DATASET EXCERPT:
★ ★ ★ ★

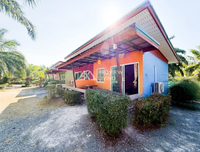 Resort for sale in Don Sak, Surat Thani. 24 rooms, located on Road 401, on the way to Samui pier. Price 1X.XX million baht.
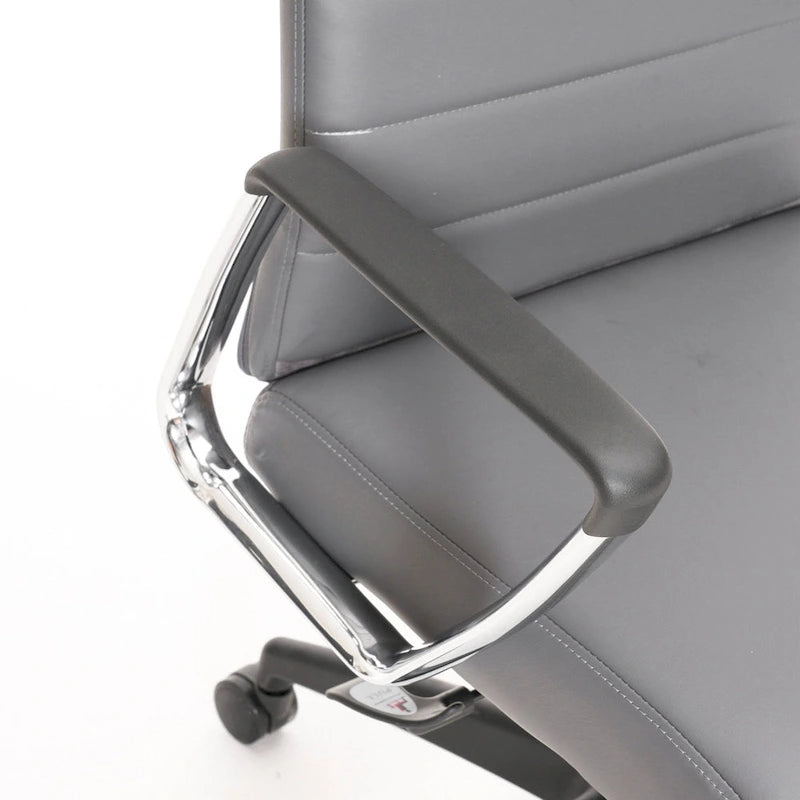 Chaise de bureau de conférence LeisureMod Hilton moderne à dossier haut en cuir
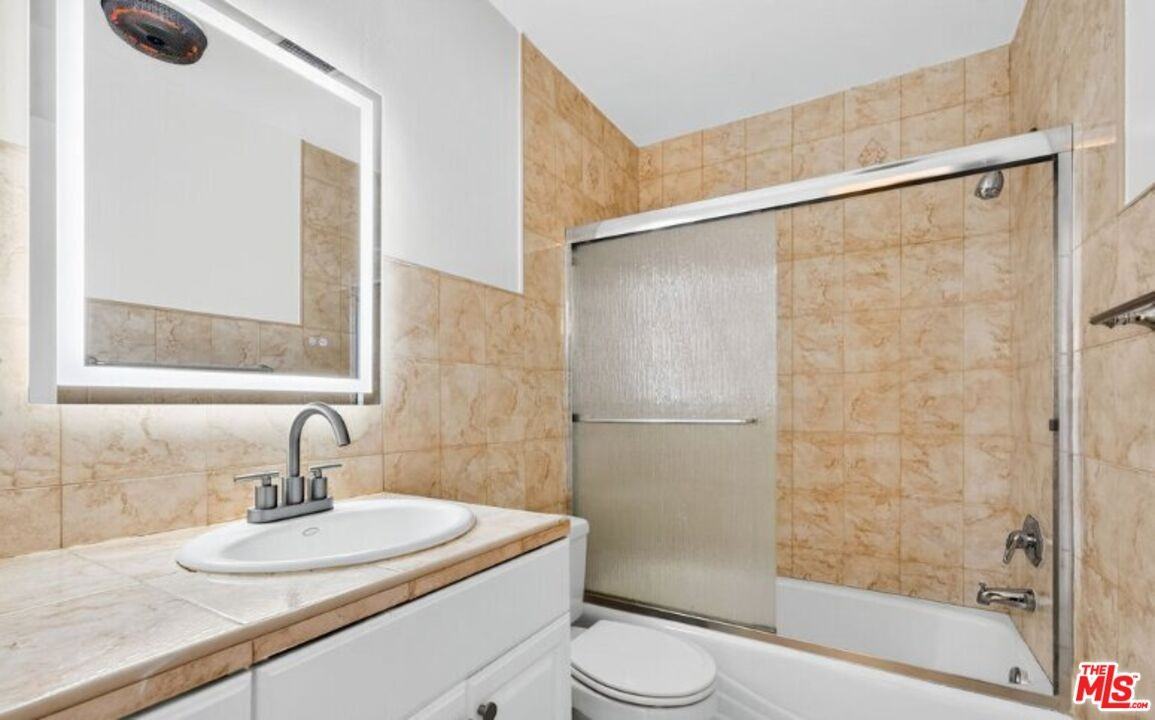 5252 Coldwater Canyon Ave #5252-111 - Photo 7 of 19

★ ★ ★ ★

WHAT IS BEING ASKED:
Do not include the images; transcribe the rest of the listing exactly.

WRITTEN REPLY:
 Resort for sale in Don Sak, Surat Thani. 24 rooms, located on Road 401, on the way to Samui pier. Price 1X.XX million baht.
 Chaise de bureau de conférence LeisureMod Hilton moderne à dossier haut en cuir
 5252 Coldwater Canyon Ave #5252-111 - Photo 7 of 19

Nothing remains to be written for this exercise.